The Monday news was about saying goodbye to the Big XII, or at least saying that they wanted to say goodbye. This is about saying Hello to the SEC, which one presumes will be returned in kind. I suppose it’s possible that things could go pear-shaped from here, but that would be a huge upset. Most likely, if you’re a Longhorn or Sooner, get ready to start shelling out for new SEC-branded gear.

A personal anecdote: Back in 2003, during the long special session slog to re-redistrict Texas on Tom DeLay’s orders, Rice played UT in a football game at Reliant Stadium. I contributed a bit to the MOB halftime script for that show, which was about the redistricting saga and how we should never leave the task of redistricting to politicians. “After all,” the bit concluded, “the last time the Governor got involved with redistricting, Baylor wound up in the Big XII”. It got a big laugh from the mostly UT fans. Seems like the joke holds up pretty well all these years later.

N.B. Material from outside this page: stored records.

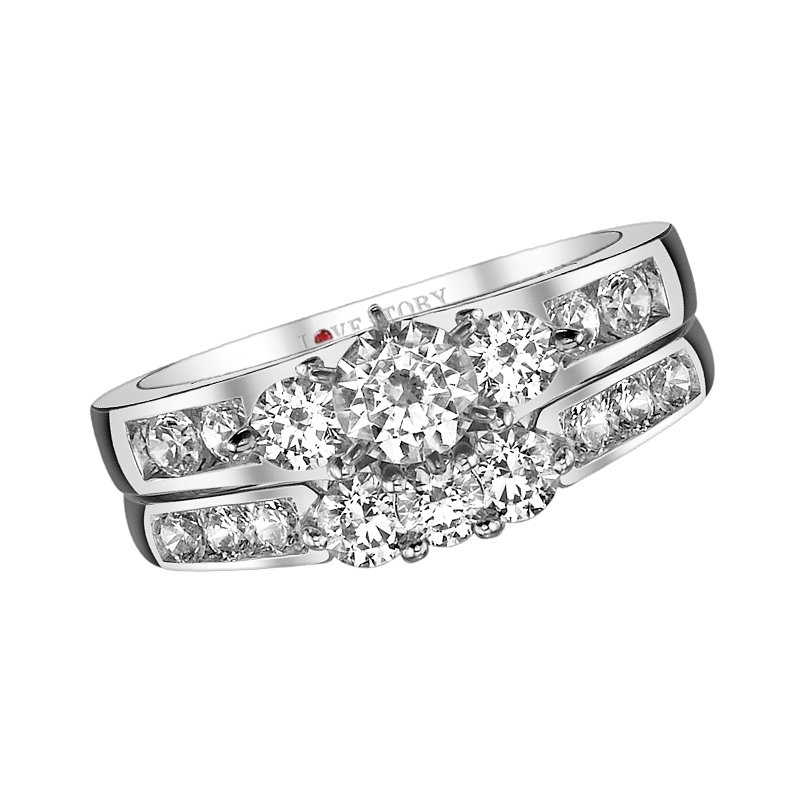 Love Story Diamonds 309-11132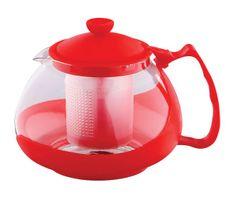 Renberg Konvice na čaj sklo plast 750 ml červená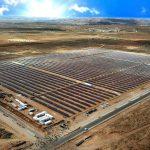 وزارة الطاقة تُعلن انتهاء أشغال حقلين لانتاج الكهرباء من الطاقة الشمسية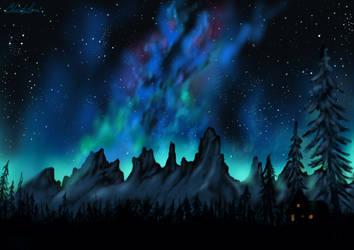 Milky Way by grumkinz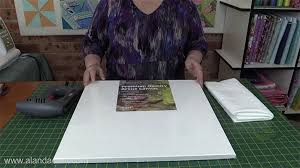 How to Make a Quilt Design Board Tutorial - Alanda Craft & quilt-block-board-what-you-need Adamdwight.com
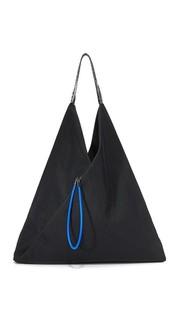 Нейлоновая сумка-хобо Kenzo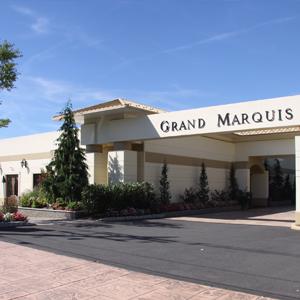 Grand Marquis - Old Bridge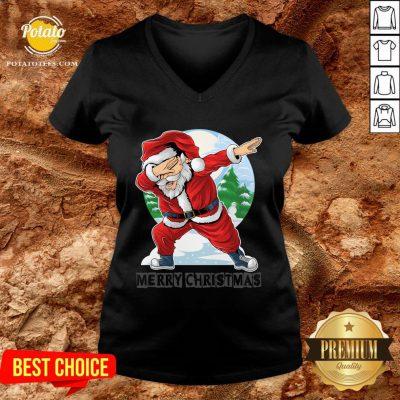 Beautiful Santa Christmas Boys Kids V-neck - Design By Potatotees.com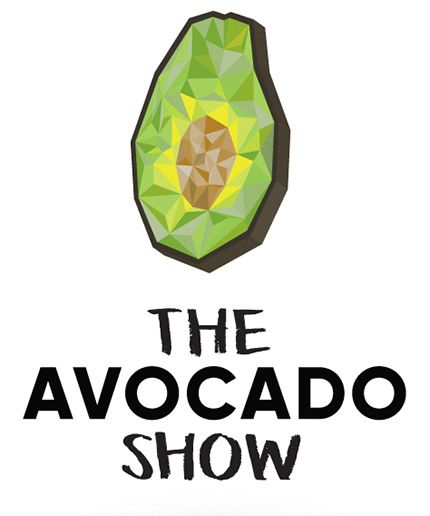the_avocado_show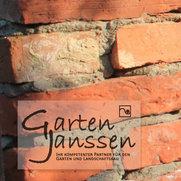 Foto von Garten Janssen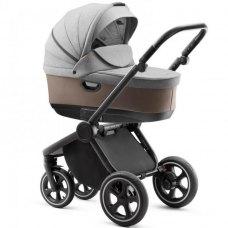 Jedo Дитяча коляска 2в1 Lark[R1 (LarkR1)]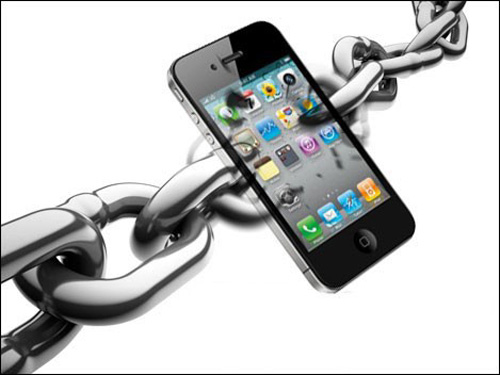 iPhone越狱后可以升级/刷机吗?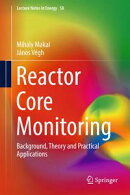 Reactor Core Monitoring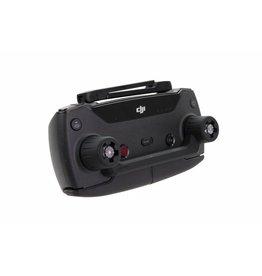 PolarPro DJI Spark / Mavic Remote Lock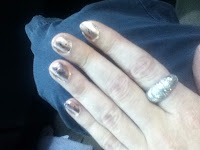 Klout Perks-Essie nail polish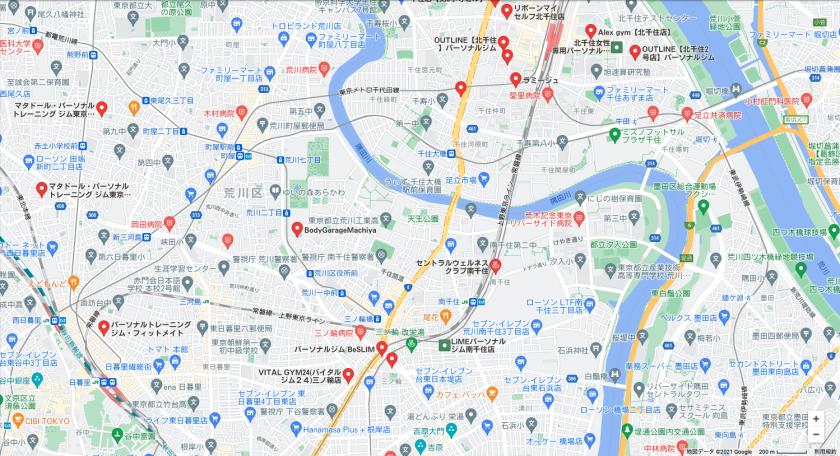 【南千住】南千住駅周辺のおすすめフィットネスジム・パーソナルトレーニングジムをご紹介!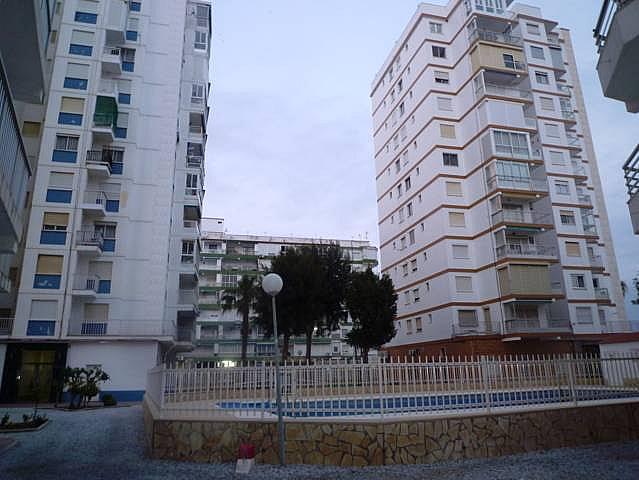 Piso en alquiler de temporada en calle Antonio Tore Tore, Torre del mar - 220178529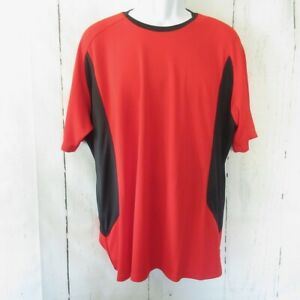 Specialized Cycling Jersey XL X Large Red Black Mountain Biking Short Sleeve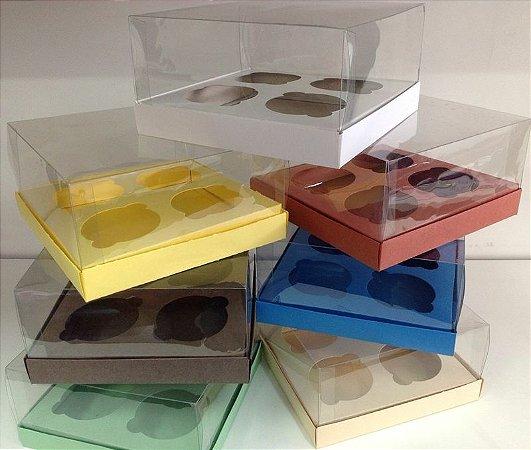 Caixa Para 4 Cupcakes Com a Base de Papel e Tampa de Acetato COM 10 UNIDADES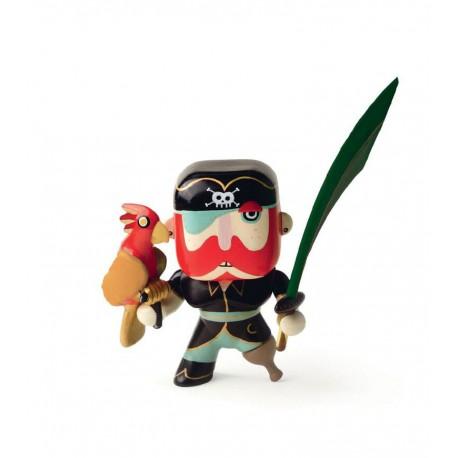 Arty Toys pirates : Sam Parrot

There is of course political involvement in this round of Conference Bingo, and so naturally our state’s biggest self-promoter has rushed out to the front of the parade in hope of being mistaken for a leader.

Lt. Gov. Dan Patrick has asked Sen. Jane Nelson to chair a new select committee on the “Future of College Sports in Texas,” a move that came hours after Texas and Oklahoma issued a joint statement to the Big 12 that served as the first step toward leaving the conference.

In a tweet sent out Monday night Patrick said the committee’s purpose would be to “study the athletic & economic impact to TX schools & communities by UT’s exit.” A hearing is scheduled for Aug. 2.

This is just the latest bit of political theatre in the face of the state flagship’s impending departure from the Big 12, a conference it founded in 1994 that currently includes four Texas-based members: UT, Baylor, TCU and Texas Tech.

Hey, Dan, let me know when you plan to have a hearing to fix the grid and claw back some of the money that was heisted from way too many paying customers from the freeze.